More recently, I’ve been collecting a few instances of what looks like the exact opposite of the digital goods idea: things from the digital world crossing over into physical manifestations. The specific instances that got me onto this were the Emoticon Ring and the Cursor Pin (both via Book of Joe). The ring is from a collection called “Signs,” by Chao & Eero Jewel in Finland, which aims to respond to and embody digital communication and connection. The cursor pin (designed by Melle Hamer) was evidently inspired by watching a television show on a Mac, and noticing the cursor arrow ending up, by chance, resembling a pin on some character in the program.
Emoticon Ring designed by Chao & Eero Jewel
These curious things reminded me of “The Facebook Like Button Stamp” (by Nation) which I’d been somewhat amused by last year (via PSFK), and sent me back through my (digital) files looking for other examples of de-digitization. (That’s a fairly ugly term, of course, but it was the best I could come up with; counter-suggestions are very welcome.)
On a purely visual level, none of these shapes strike me as intrinsically beautiful or even pleasing, so what’s the appeal? There’s something jokey about bringing a cursor arrow, emoticon, or the all-powerful “like” symbol into the physical world. But there’s something else going on here too, and it’s not the opposite of immaterialism at all. Rather, it’s the inevitable flipside of the same phenomenon. Because like all jokes, these contain a truth: a de facto acknowledgement that the border between the worlds often called “virtual” and “real” is extremely porous.
Some of the examples I’ve taken note of involve characters from video games and the like, but that doesn’t seem particularly different from a Mickey Mouse doll or a Hello Kitty bracelet. I’m more interested in the stuff with no personality at all, referencing the most banal symbols of the screen world (like this pillow with the RSS icon, by Craftsquatch) or even attempts to capture the stuff of digital life that isn’t particularly visual at all (as in this somewhat silly necklace noticed by On The Ground Looking Up, from plastique, featuring the disconcertingly large word “tweet”).
These objects remind me of friends who refer to things that happen IRL (in real life, meaning not online) with a kind of wink, suggesting that the dichotomy between digital and not-digital really has nothing to do with which one is “real.” But I suspect there’s something a little nervous-making lurking within the overt jokiness.
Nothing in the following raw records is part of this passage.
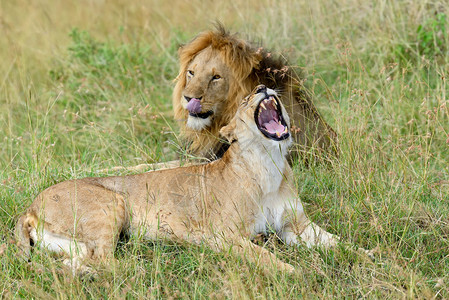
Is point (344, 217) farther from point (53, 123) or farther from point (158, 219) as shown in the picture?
point (53, 123)

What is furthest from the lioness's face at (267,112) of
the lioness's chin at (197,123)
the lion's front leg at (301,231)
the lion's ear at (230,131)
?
the lioness's chin at (197,123)

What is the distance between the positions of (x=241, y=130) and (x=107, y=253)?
3.27 feet

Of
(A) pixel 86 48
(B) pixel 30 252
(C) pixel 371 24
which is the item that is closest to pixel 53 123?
(A) pixel 86 48

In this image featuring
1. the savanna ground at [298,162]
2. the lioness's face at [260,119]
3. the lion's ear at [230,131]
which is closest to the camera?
the savanna ground at [298,162]

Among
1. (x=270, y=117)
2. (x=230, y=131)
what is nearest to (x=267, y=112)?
(x=270, y=117)

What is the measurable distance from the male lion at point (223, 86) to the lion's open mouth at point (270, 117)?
744 mm

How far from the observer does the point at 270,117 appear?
3.78m

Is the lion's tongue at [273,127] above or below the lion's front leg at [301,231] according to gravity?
above

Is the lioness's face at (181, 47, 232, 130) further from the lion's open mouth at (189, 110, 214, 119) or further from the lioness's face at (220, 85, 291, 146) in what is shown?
the lioness's face at (220, 85, 291, 146)

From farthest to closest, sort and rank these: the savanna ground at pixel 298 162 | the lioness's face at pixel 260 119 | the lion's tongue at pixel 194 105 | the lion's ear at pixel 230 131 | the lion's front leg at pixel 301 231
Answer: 1. the lion's tongue at pixel 194 105
2. the lion's ear at pixel 230 131
3. the lioness's face at pixel 260 119
4. the lion's front leg at pixel 301 231
5. the savanna ground at pixel 298 162

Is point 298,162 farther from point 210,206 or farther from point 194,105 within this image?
point 210,206

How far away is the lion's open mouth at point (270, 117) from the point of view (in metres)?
3.69

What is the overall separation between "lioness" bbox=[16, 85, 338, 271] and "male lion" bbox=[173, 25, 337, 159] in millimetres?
760

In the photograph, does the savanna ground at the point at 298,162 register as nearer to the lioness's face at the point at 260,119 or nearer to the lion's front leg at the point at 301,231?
the lion's front leg at the point at 301,231
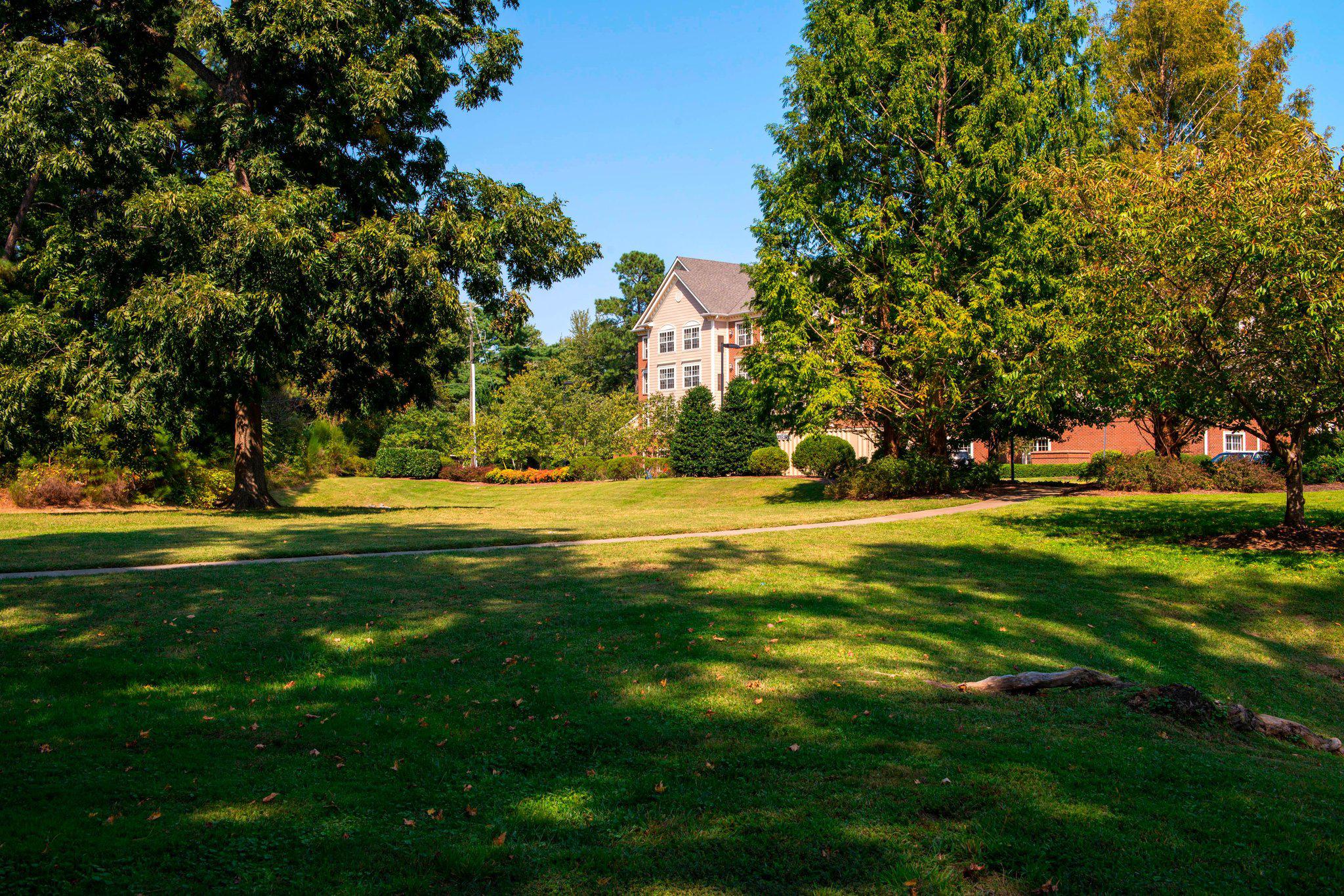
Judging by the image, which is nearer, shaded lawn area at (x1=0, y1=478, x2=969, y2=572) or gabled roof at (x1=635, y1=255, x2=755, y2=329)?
shaded lawn area at (x1=0, y1=478, x2=969, y2=572)

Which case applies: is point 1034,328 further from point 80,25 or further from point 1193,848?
point 80,25

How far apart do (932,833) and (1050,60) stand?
2360cm

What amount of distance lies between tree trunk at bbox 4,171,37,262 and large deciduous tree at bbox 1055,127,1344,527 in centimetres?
2238

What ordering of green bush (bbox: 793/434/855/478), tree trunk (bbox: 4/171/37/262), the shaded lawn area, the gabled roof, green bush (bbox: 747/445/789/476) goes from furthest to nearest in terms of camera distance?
the gabled roof
green bush (bbox: 747/445/789/476)
green bush (bbox: 793/434/855/478)
tree trunk (bbox: 4/171/37/262)
the shaded lawn area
Probably most of us see these instances of digital iconography so often, without ever really stopping to absorb them, that they’re more familiar to us than the shape of the leaves on the tree just out your window. That’s sort of funny — and sort of profoundly not funny at all. Maybe making such imagery amusingly physical takes the edge off this uncertainty. It’s clever stuff, though I have to say it’s not clever I’d need to own any of it, or even see it IRL. The digital pictures are real enough for me.